Rev. John J. Gallen, S.J., was the subject of an investigation during the 1990s that confirmed allegations that he sexually abused minors throughout the 1970s and 1980s according to the Northeast Province’s Jan. 15 list of Jesuits with credible allegations of sexual abuse.
According to the list, during this period, Gallen was stationed at Woodstock College in Maryland, the University of Notre Dame in Indiana, St. Ignatius Parish in New York City and Corpus Christi Center in Phoenix. The Jesuits impeded Gallen in 2001, and in 2008 he was moved to Murray-Weigel where he died in 2011, according to a Minnesota law firm.
John M. Doolan, S.J., admitted in 1999 to abusing minors during the 1960s and 1970s, a period during which he was stationed at Xavier High School and Chuuk Parish in Micronesia, St. Thomas More Parish in New York City and Martyrs’ Shrine Retreats in Auriesville, New York according to the Northeast Province’s list.

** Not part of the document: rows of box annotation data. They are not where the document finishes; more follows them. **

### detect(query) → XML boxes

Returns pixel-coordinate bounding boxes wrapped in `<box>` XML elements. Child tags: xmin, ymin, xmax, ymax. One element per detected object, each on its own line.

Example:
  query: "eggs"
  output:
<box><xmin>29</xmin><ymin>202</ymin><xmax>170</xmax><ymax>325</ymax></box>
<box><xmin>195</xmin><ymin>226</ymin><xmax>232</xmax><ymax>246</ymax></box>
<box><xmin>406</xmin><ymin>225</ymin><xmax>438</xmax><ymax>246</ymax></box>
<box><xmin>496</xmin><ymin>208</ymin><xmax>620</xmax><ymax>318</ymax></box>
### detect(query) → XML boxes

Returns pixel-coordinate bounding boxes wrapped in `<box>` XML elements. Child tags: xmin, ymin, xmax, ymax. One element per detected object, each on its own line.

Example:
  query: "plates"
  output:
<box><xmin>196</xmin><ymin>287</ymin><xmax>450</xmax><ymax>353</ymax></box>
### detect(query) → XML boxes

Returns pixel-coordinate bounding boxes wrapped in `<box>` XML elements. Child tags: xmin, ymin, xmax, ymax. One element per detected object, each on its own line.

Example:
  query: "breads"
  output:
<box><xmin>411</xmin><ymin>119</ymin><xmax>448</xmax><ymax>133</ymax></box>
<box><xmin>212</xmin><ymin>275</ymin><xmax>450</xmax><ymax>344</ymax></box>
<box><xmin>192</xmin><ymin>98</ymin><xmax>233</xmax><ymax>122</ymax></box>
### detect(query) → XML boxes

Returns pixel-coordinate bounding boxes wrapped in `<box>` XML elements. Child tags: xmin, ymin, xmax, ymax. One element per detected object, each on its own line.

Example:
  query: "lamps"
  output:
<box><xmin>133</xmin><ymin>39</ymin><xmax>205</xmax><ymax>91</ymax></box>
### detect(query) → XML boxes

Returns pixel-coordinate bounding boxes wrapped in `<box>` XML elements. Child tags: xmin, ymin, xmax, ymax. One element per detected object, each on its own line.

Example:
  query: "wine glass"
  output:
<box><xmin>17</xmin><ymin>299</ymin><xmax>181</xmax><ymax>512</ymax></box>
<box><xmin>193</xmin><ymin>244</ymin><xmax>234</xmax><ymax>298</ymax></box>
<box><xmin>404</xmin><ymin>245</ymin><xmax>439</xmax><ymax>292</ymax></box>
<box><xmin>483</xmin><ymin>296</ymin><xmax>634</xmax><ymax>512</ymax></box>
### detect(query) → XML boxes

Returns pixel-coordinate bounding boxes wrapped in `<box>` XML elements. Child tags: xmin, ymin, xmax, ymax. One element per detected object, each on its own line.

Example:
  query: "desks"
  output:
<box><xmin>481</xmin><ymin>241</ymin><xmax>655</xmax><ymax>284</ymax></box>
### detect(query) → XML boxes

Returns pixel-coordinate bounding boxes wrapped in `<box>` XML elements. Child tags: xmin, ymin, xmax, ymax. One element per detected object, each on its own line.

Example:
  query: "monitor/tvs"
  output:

In 2002, Doolan was sent to Murray-Weigel, according to Catholic New York. The Jesuits impeded Doolan in 2006, and he died while residing at Murray-Weigel in 2008.
John L. Farrand, S.J., was accused of abusing minors while at Regis High School in New York City in 1961 according to bishop accountability, a website that tracks and records credible incidents of clergy abuse. Farrand was moved to Brooklyn Prep High School in Brooklyn soon afterwards, where he continued to teach until 1972, when he was moved to Ecole de Provence in France. In 1974, Farrand left France for Colegio San Ignacio in Puerto Rico and returned to New York City in 1976, where he taught at Loyola School according to the Northeast Province’s list.
Farrand resided at Murray-Weigel according to a Jesuit newsletter that refers to Murray-Weigel as “the New York Province Infirmary” — the same name given to Murray-Weigel on the university’s website. Farrand died at Murray-Weigel in 2003.
Bob Howe, director of communications for the university, referred The Ram back to the university’s Feb. 12 statement. He said the situation has been corrected.
“Was the university as rigorous as it should have been in tracking who was housed in Murray-Weigel, and of their histories? Unfortunately, we were not, and we are horrified that Jesuits against whom there are credible allegations of abuse were in such close proximity to our students,” said Howe in the Feb. 12 statement.
Rev. Joseph M. McShane, S.J., president of the university, said all Jesuits living in Murray-Weigel are not “restricted” and are therefore completely free and innocent of any accusations of abuse.